**Exercise directions**
Would you set down the lines running from the one that holds "kingdom: Animalia" to the final line of the listing, both included, exactly and with no others?
-- Opening Marker --
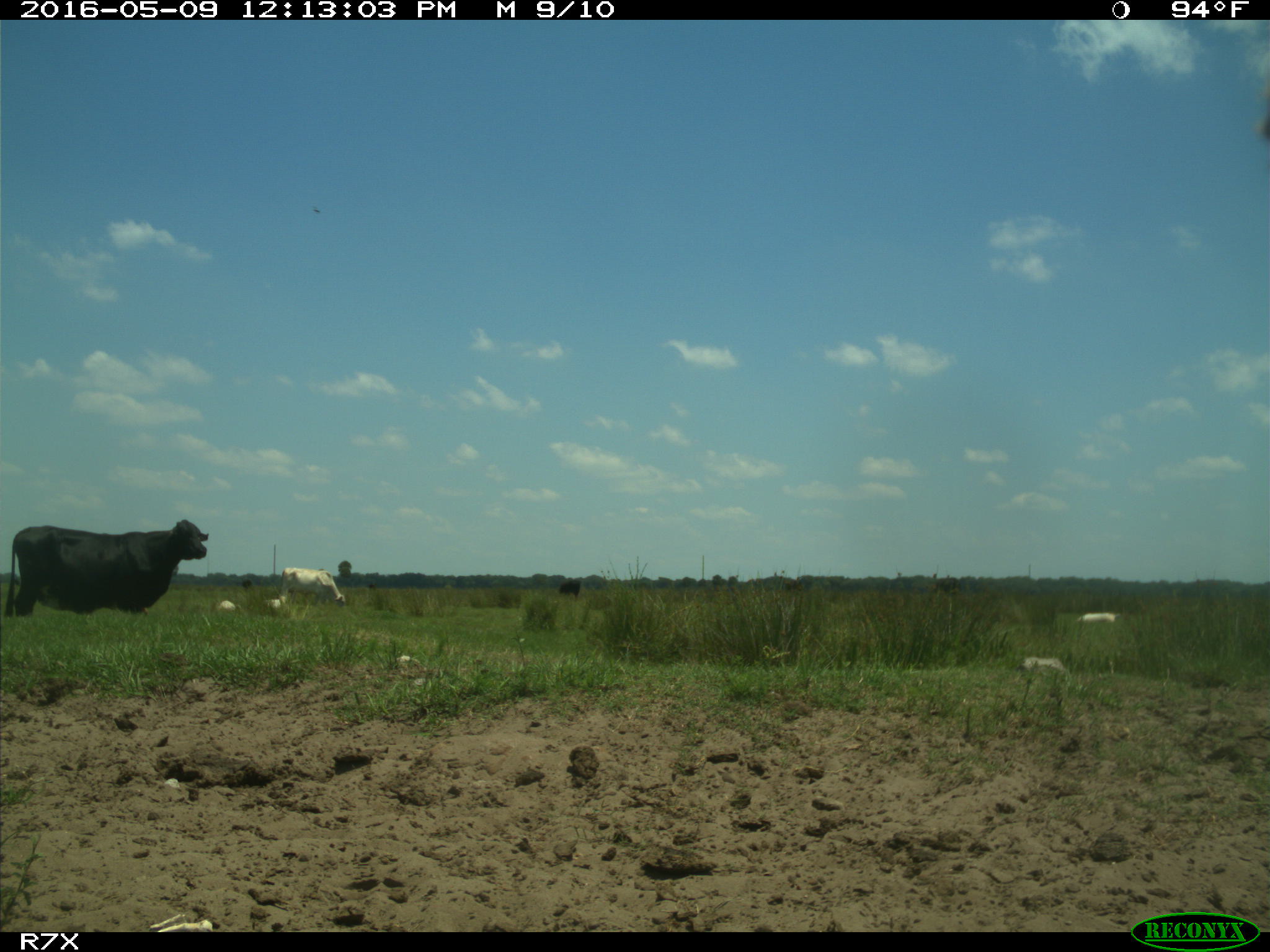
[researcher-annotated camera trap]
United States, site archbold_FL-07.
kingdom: Animalia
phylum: Chordata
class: Mammalia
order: Artiodactyla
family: Bovidae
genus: Bos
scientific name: Bos taurus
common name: domestic cow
Bos taurus (domestic cow).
-- Closing Marker --
**Exercise result**
kingdom: Animalia
phylum: Chordata
class: Mammalia
order: Artiodactyla
family: Bovidae
genus: Bos
scientific name: Bos taurus
common name: domestic cow
Bos taurus (domestic cow).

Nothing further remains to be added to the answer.